Times of Malta contacted Mr Bugeja after an article appeared in Il Giornale di Ragusa last Sunday reporting that the crew of La Madonnina were innocent, saying they only admitted guilt so they could leave Malta.

Mr Bugeja said one of the reasons why first-time offenders should be given a warning was that long fishing lines could drift into Maltese waters without the Sicilians realising it.

Malta has a 25-mile fisheries management zone, which was negotiated during EU accession talks. It is ostensibly for conservation purposes and only vessels up to 12 metres long can fish in it.

Mr Bugeja said that Sicilian and other EU fishermen who satisfied the conditions of the 25-mile zone could be allowed by the Maltese authorities to fish within it, although this had never happened since Malta joined the EU.

In principle, EU states retain exclusive fishing rights up to 12 nautical miles from the coast, the fishermen note.

The crew of La Madonnina also told the Ragusa newspaper that Sicilian fishermen were usually the ones ordered to attend to vessels in distress carrying irregular migrants and were sometimes instructed to enter Maltese territorial waters to provide help. According to the Sicilian fishermen, AFM patrol boats watched from afar and sometimes “pushed back” the migrants.

However, an AFM spokesman said patrol boats did not “push back” irregular migrants or force them out of Maltese waters under any circumstances.

All vessels, regardless of whether they belonged to a State or were commercial vessels, had an obligation to assist persons in distress at sea, the AFM said. Such obligation derives from article 98(1) of the UN Convention on the Law of the Sea.

The AFM spokesman added that the Malta Rescue Coordination Centre had not asked any Sicilian fishing vessel to render assistance over the past three months.

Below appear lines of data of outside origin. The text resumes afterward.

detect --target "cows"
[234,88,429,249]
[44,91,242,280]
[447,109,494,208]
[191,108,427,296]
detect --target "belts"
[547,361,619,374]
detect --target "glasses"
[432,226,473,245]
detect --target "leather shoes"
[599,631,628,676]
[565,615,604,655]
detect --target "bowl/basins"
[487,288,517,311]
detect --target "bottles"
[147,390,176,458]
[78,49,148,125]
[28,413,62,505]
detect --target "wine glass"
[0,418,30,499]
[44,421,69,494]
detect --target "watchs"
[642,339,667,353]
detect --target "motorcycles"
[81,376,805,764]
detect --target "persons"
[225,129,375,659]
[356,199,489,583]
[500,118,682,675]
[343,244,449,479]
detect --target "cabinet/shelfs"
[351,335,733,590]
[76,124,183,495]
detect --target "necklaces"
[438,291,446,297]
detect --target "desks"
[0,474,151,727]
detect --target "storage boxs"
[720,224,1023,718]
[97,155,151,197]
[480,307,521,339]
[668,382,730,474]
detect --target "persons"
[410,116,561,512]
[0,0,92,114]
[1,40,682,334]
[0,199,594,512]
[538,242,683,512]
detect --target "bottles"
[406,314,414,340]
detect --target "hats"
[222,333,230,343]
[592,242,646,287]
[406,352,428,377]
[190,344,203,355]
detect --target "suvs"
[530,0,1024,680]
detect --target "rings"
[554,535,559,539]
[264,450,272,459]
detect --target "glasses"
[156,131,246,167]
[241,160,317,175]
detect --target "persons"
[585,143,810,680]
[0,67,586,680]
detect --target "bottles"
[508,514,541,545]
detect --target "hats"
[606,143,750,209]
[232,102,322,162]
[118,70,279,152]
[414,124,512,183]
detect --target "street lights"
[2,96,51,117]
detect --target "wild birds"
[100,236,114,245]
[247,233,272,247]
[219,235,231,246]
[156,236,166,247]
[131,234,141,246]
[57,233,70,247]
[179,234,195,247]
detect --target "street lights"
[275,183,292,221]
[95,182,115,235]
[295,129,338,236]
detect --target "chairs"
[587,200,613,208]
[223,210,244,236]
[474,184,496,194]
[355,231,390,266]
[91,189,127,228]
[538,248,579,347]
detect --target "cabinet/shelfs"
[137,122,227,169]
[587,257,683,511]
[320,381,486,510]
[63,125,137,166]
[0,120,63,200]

Mr Bugeja said it sometimes took too long for the authorities to rescue irregular migrants after they had sent a fishing vessel to provide assistance. “It could be there are some fishermen, Italian or Maltese, who may think about not reporting cases [concerning irregular migrants] knowing they will end up waiting a whole day for the authorities to arrive. I hope that is not the case,” he said.